ITAR governs the control of items, information, or activities that could be used for threatening foreign military purposes. These include actual products ("defense articles") such as satellites, launch vehicles, and telemetry equipment for ground stations, as well as technical data and support ("defense services") like blueprints, photographs, instructions, and software directly related to the items. Almost all space-related technologies, including launch vehicles, spacecraft, and fuel, fall under ITAR. EAR, on the other hand, controls dual use items. While EAR has its own set of categories, almost all items relevant to the space industry are typically governed by ITAR.

The details of articles and services are specified in the ITAR under the United States Munitions List (USML), which includes 21 categories of defense articles or services. The most relevant categories for the aerospace industry are:

  • Category IV: Launch Vehicles, Guided Missiles, Ballistic Missiles, Rockets (including missile and space launch vehicle powerplants).
    Category XV: Spacecraft and Related Articles (including communication, remote sensing, scientific, research, navigation, experimental, or multi-mission satellites; ground stations and support equipment for telemetry, tracking, and control; fuel).

Under the EAR’s Commerce Control List, the most relevant category for the space industry is:

  • Category 9: Aerospace and Propulsion Systems Equipment and Components. However, these items are often referred to ITAR for export licensing.
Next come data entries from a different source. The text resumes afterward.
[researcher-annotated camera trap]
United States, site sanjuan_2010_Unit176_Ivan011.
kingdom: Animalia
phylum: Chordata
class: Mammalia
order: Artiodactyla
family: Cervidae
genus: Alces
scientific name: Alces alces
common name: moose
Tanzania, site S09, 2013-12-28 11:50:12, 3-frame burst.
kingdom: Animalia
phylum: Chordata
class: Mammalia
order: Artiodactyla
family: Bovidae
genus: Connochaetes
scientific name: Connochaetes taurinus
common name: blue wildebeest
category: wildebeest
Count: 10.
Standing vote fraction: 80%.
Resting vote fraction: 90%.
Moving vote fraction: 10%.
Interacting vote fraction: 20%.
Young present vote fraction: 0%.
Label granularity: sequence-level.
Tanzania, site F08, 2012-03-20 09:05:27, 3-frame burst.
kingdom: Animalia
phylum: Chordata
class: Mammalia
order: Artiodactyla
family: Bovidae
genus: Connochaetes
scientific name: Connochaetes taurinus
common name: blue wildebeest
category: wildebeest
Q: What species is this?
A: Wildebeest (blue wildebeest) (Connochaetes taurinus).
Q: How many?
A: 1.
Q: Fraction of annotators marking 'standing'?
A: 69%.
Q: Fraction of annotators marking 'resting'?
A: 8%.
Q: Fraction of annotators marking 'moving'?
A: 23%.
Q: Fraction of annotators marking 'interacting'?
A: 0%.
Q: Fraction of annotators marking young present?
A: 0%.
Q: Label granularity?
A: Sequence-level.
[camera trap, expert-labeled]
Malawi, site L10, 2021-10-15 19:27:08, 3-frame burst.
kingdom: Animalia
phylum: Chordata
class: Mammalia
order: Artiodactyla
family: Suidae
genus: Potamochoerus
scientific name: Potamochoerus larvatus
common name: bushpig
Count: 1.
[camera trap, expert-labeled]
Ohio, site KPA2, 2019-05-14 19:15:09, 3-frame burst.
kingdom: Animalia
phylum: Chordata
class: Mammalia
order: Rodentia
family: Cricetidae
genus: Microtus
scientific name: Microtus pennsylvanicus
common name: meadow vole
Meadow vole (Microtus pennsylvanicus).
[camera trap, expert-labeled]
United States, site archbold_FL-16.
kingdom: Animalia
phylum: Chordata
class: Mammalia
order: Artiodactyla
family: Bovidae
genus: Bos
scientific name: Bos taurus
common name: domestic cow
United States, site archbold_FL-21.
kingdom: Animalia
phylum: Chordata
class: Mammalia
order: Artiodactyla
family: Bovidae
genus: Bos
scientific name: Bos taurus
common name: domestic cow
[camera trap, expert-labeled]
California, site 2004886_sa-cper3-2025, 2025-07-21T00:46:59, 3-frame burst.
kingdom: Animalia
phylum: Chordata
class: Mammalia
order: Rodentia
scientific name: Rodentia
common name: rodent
One critical aspect for aerospace companies operating in the EU is the extraterritorial effect of US export control rules. If any ITAR-controlled technical data, technology, software, or products are incorporated into their products, the entire product becomes ITAR-controlled. This requires compliance with US export control and sanction rules, from licensing to setting up a compliance program. If an item incorporates EAR-controlled components, or if it is a direct product of US technology under EAR, then the EAR also applies extraterritorial control.

Therefore, EU companies in the aerospace industry should carefully check whether they use any US-origin defense articles or services. If they do, they need to evaluate the implications and ensure compliance with ITAR regulations.

Additionally, the broad definitions under US export control rules poses further challenges. Even the transfer of controlled technology -whether tangible or intangible- through employee access or travel can be deemed as export.

The US sanctions regime also significantly impacts the sector, especially since many industry players import items from China, against which the US has restrictive measures. Additionally, the complex and fragmented nature of US sanction programs further complicates compliance. Again, this underscores the importance of having a robust Internal Compliance Program (ICP) that aligns with the guidelines published by US authorities.

Forward Thinking

Looking ahead, companies in the aviation and space industries must remain proactive in their approach to export controls and sanctions. The regulatory landscape is continually evolving, influenced by geopolitical developments and technological advancements. As such, staying informed about changes in regulations and their interpretations is crucial for maintaining compliance and mitigating risks. Investing in robust Internal Compliance Programs (ICPs) is essential for navigating these complexities. Companies should tailor their ICPs to address the specific needs of their sector, incorporating detailed risk assessments and elements from the guidelines by EU and US authorities. Continuous education, strategic investment in compliance infrastructure, and close collaboration with regulatory experts will be key to successfully managing this challenging landscape.